Upon the occurrence of an Event of Default under the Guaranty, the Seller
may, at his option, declare an amount equal to any or all of the then unpaid
balance of the Deferred Amount (whether then due or not) to be immediately due
and payable by the Guarantor, and the Guarantor shall on demand pay the same to
the Seller in immediately available funds, in lawful money of the United States
of America, or satisfy such debt with Common Stock as provided in the Purchase
Agreement.
8. CUMULATIVE RIGHTS. All rights of the Seller hereunder or otherwise
arising under the Purchase Agreement are separate and cumulative and may be
pursued separately, successively, or concurrently, or not pursued, without
affecting or limiting any other right of the Seller and without affecting or
impairing the liability of the Guarantor.
9. ASSIGNMENT. If the Seller properly sells, assigns, or transfers to any
person or persons all or any part of the Deferred Amount, and each such person
or persons shall have the right to enforce this Guaranty as fully as the Seller,
provided that the Seller shall continue to have the unimpaired right prior and
superior to that of any such assignee, transferee, or holder to enforce this
Guaranty as to so much of the Deferred Amount that it has not sold, assigned, or
transferred.
10. SUCCESSORS AND ASSIGNS. This Guaranty shall bind the Guarantor and
its successors and assigns and shall inure to the benefit of, and be enforceable
by, the Seller and his permitted successors and assigns.
11. NOTICES. Notices under this Guaranty shall be given in writing and
shall be deemed served at the earlier of (a) receipt or (b) three (3) days
after deposit in the United States mail, sent certified or registered mail
return receipt requested, postage prepaid, and addressed to the parties at the
following addresses, or at such other addresses as the parties shall designate
in writing.
4
If to the Guarantor:
ProNet Inc.
0000 XXX Xxxxxxx
Xxxxxx, Xxxxx 00000
Attention: Xxxx X. Xxxxx
If to the Seller:
Xxxxxx X. Xxxxx
000 Xxxxxxxx Xxxx
Xxxxxxx, Xxxxxxx 00000
Personal delivery to a party or to any officer, partner, agent, or employee of
such party at its address herein shall constitute receipt.

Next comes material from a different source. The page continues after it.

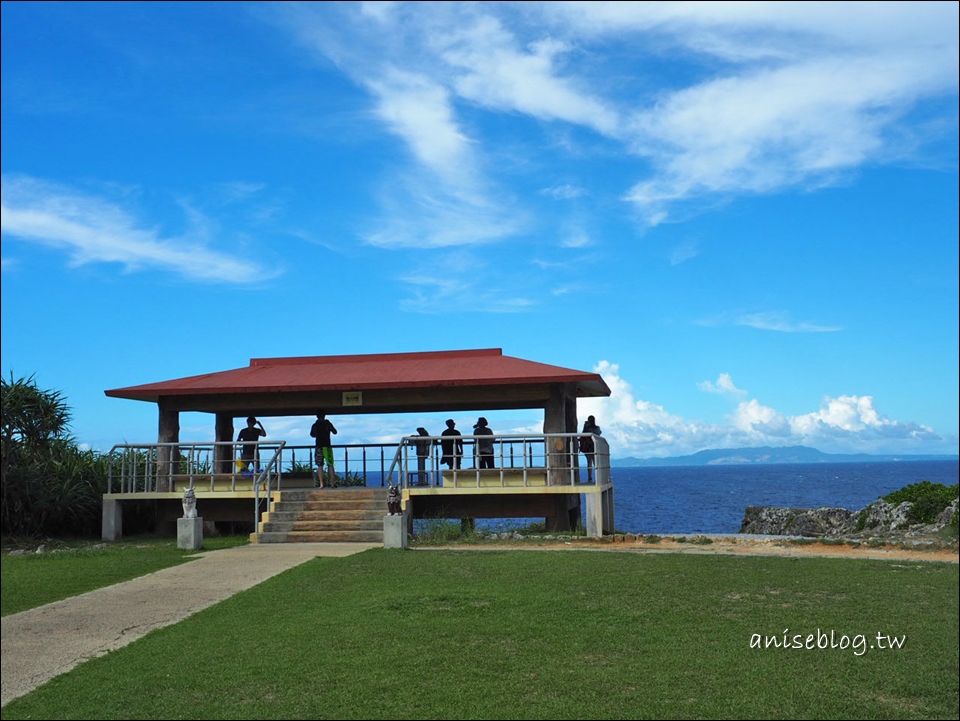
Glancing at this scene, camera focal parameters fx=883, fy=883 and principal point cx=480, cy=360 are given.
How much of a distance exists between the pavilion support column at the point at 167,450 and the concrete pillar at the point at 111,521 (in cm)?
107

Rejection or other
refusal to accept or inability to deliver because of changed address of which no
notice has been received also shall constitute receipt. Notwithstanding the
foregoing, no notice of change of address shall be effective until ten (10) days
after the date of receipt thereof. This Section shall not be construed in any
way to affect or impair any waiver of notice or demand herein provided or to
require giving of notice or demand to or upon the Guarantor in any situation or
for any reason.
12. AMENDMENT. This Guaranty may be terminated, amended, supplemented,
waived, released, or modified only by an instrument in writing signed by the
party against whom the enforcement of the termination, amendment,
supplementation, waiver, release, or modification is sought.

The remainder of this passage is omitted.